* start DATASET RECORDS *

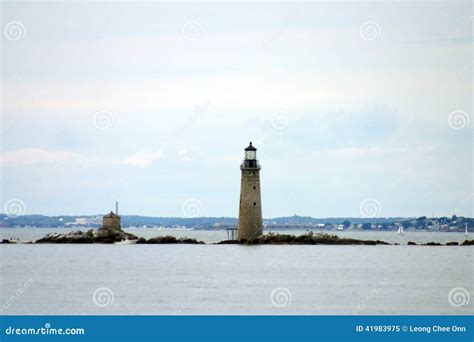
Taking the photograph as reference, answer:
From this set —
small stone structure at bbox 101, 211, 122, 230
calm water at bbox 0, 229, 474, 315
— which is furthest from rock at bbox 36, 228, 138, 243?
calm water at bbox 0, 229, 474, 315

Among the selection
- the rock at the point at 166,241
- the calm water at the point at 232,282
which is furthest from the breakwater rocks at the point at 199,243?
the calm water at the point at 232,282

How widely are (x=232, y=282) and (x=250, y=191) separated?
22.4 m

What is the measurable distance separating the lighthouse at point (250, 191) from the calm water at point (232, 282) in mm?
2762

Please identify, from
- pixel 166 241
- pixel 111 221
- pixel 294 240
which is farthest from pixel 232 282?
pixel 166 241

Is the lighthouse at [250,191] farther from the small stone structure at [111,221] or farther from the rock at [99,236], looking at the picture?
the rock at [99,236]

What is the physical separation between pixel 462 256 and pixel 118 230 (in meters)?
34.6

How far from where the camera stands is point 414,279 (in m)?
54.7

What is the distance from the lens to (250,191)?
238ft

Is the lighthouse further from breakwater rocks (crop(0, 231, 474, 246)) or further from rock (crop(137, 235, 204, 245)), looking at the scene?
rock (crop(137, 235, 204, 245))

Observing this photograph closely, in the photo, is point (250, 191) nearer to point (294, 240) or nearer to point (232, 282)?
point (294, 240)

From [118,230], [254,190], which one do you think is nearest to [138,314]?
[254,190]

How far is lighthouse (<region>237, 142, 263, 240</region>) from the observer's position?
72688 millimetres

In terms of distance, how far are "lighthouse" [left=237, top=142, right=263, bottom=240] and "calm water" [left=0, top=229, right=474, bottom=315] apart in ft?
9.06
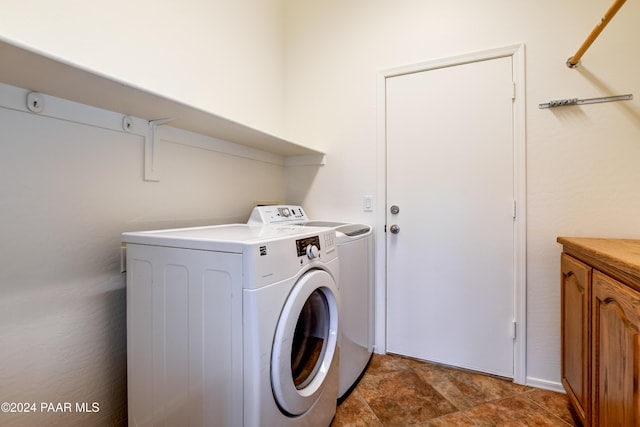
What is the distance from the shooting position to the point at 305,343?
1265 millimetres

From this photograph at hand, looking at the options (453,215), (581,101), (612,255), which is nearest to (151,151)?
(453,215)

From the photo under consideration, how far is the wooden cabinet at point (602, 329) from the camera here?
2.83ft

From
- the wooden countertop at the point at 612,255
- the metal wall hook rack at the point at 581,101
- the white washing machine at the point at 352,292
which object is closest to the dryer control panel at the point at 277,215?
the white washing machine at the point at 352,292

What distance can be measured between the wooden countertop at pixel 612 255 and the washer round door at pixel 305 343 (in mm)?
975

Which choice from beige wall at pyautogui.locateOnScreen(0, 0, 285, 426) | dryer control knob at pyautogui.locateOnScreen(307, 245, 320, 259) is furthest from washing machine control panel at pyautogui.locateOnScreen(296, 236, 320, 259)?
beige wall at pyautogui.locateOnScreen(0, 0, 285, 426)

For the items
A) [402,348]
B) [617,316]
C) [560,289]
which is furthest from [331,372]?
[560,289]

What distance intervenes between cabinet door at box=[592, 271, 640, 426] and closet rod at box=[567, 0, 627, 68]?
1076 mm

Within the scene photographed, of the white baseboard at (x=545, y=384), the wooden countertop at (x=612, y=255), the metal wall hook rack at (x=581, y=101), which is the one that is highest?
the metal wall hook rack at (x=581, y=101)

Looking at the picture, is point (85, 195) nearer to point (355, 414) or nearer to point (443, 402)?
point (355, 414)

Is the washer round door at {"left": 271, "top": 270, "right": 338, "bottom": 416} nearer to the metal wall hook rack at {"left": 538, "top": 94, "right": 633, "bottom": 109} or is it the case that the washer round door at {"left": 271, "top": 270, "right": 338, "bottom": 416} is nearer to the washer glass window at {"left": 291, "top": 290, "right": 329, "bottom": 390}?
the washer glass window at {"left": 291, "top": 290, "right": 329, "bottom": 390}

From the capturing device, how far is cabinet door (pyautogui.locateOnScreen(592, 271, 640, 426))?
2.77 feet

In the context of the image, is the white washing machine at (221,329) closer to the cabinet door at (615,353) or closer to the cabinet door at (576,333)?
the cabinet door at (615,353)

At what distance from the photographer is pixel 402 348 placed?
1991 millimetres

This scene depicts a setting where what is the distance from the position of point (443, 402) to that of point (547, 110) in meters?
1.72
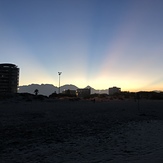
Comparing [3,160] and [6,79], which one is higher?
[6,79]

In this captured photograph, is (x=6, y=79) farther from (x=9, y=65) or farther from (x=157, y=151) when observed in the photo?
(x=157, y=151)

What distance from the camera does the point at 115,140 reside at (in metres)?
→ 12.7

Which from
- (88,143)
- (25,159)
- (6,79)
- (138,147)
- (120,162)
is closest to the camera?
(120,162)

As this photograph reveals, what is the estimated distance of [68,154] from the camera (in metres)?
9.62

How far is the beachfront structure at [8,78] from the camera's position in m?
144

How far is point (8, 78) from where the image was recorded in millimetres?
146375

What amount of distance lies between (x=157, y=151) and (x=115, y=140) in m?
3.27

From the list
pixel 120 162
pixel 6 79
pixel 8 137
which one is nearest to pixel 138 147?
pixel 120 162

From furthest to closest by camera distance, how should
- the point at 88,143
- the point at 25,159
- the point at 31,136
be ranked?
the point at 31,136 → the point at 88,143 → the point at 25,159

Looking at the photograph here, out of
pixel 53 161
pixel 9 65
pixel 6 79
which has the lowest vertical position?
pixel 53 161

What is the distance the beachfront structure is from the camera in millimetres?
144125

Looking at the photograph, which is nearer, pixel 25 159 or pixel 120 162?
pixel 120 162

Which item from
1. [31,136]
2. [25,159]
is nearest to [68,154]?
[25,159]

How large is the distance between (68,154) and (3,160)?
A: 106 inches
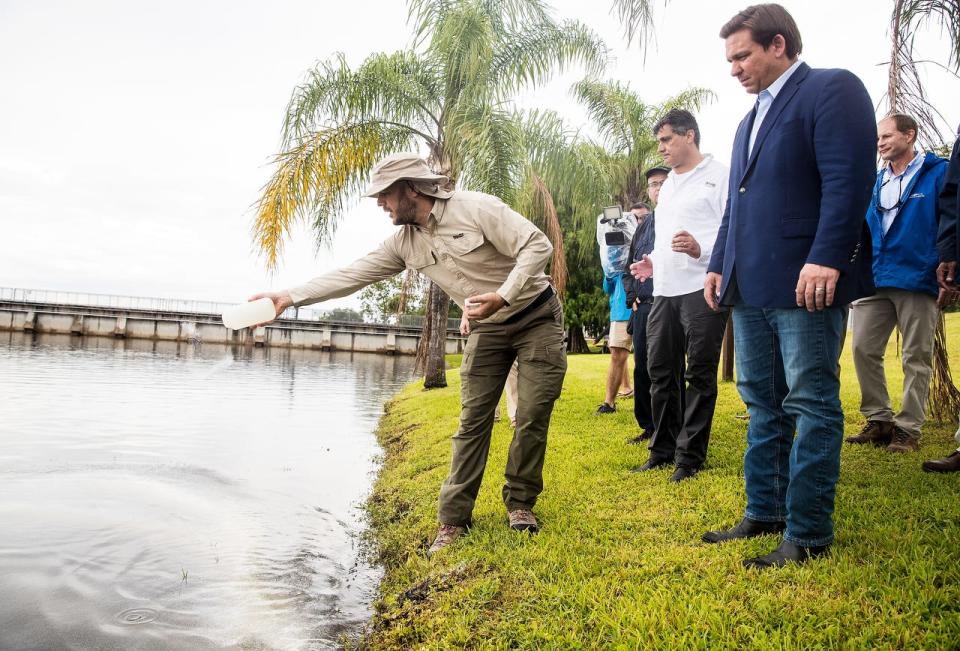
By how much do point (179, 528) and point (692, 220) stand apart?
438 centimetres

* end DATASET RECORDS *

→ TASK BRIEF: Copy the records from the line that contains "What distance intervenes" through the line that contains "1991 millimetres", both of those lines included, without changing anything.

→ WORKED ANSWER:
What distance intervenes between cabinet door at box=[592, 271, 640, 426] and closet rod at box=[567, 0, 627, 68]?
1076 mm

Within the scene photographed, of the white baseboard at (x=545, y=384), the wooden countertop at (x=612, y=255), the metal wall hook rack at (x=581, y=101), which is the one that is highest?
the metal wall hook rack at (x=581, y=101)

Looking at the picture, is point (85, 195) nearer to point (355, 414) or nearer to point (443, 402)?
point (355, 414)

Is the washer round door at {"left": 271, "top": 270, "right": 338, "bottom": 416} nearer to the metal wall hook rack at {"left": 538, "top": 94, "right": 633, "bottom": 109} or is it the case that the washer round door at {"left": 271, "top": 270, "right": 338, "bottom": 416} is nearer to the washer glass window at {"left": 291, "top": 290, "right": 329, "bottom": 390}?
the washer glass window at {"left": 291, "top": 290, "right": 329, "bottom": 390}

From the capturing device, how far is cabinet door (pyautogui.locateOnScreen(592, 271, 640, 426))?
2.77 feet

In the context of the image, is the white washing machine at (221,329) closer to the cabinet door at (615,353) or closer to the cabinet door at (576,333)?
the cabinet door at (615,353)

At what distance from the photographer is pixel 402 348 placed?
1991 millimetres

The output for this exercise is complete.